Normally, when a star goes supernova, the thermonuclear explosion blows it utterly apart, leaving nothing behind. An astronomer with Las Cumbres Observatory announced this week, however, that he observed a supernova named SN 2012Z in the nearby spiral galaxy NGC 1309 that had not only survived the explosion but grew larger and brighter as a result.
“I was stunned,” said Dr. Curtis McCully of the discovery, which was the subject of a Wednesday press conference and a newly published article in The Astrophysical Journal. “My immediate reaction was that I did something wrong.” But a re-analysis of the data revealed McCully’s eyes weren’t deceiving him and SN 2012Z had in fact cheated death.
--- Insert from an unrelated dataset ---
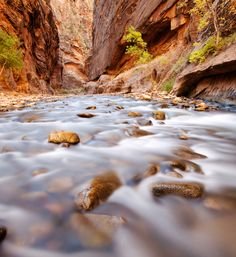 10 Trails Everyone Must Hike - Zion Narrows - Zion National Park, Utah Zion Narrows Hike, Narrows Zion National Park, National Parks, Oh The Places You'll Go, Places To Visit, Zion Utah, Walk The Earth, Hiking Trails, Vacation Spots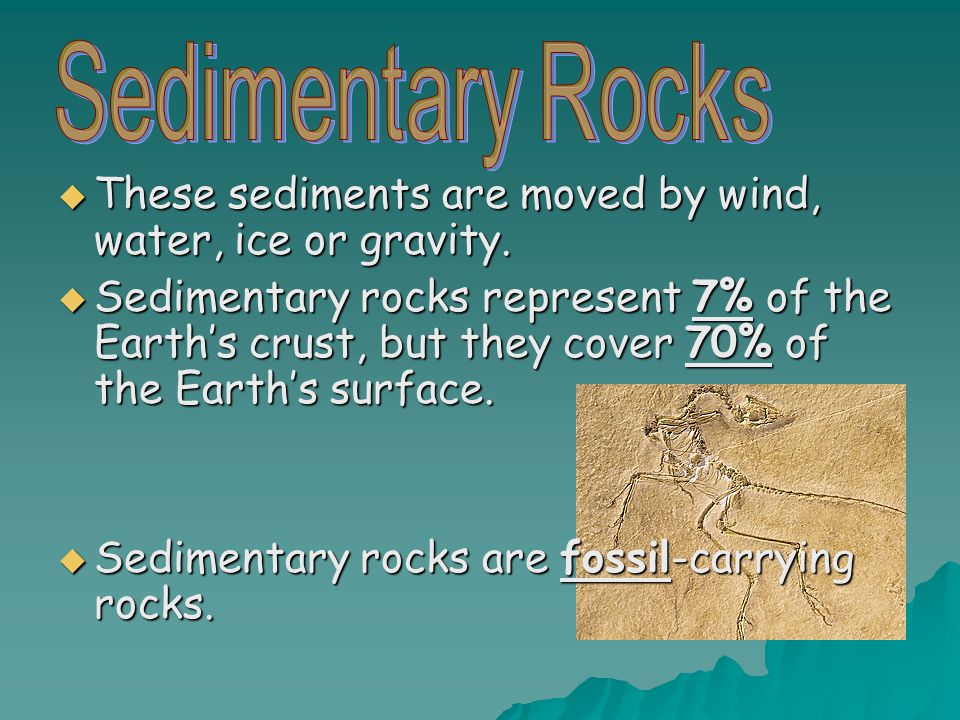  These sediments are moved by wind, water, ice or gravity.  Sedimentary rocks represent 7% of the Earth's crust, but they cover 70% of the Earth's s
His new observations confirmed what had only been a working theory. SN 2012Z turned out to be a rare type of supernova, referred to as a Type Iax supernova, that are the dimmer, weaker cousins of the more traditional Type Ia supernova and are the result of a failed Type Ia explosion. McCully and his team believe the half-exploded star got brighter because it puffed up to a much larger size. Over time, they expect it to slowly return to its initial state, only less massive.
Scientists still aren’t exactly sure what makes a star ― specifically white dwarfs, which are roughly the mass of the sun packed into the size of the Earth ― erupt into supernovas. One theory is that the dwarf steals matter from a companion star and when it gets too heavy, thermonuclear reactions ignite in the core and lead to a runaway explosion.
“This star surviving is a little like Obi-Wan Kenobi coming back as a Force ghost in Star Wars,” said Dr. Andy Howell, another author on the study and a staff scientist at Las Cumbres Observatory. “Nature tried to strike this star down, but it came back more powerful than we could have imagined.”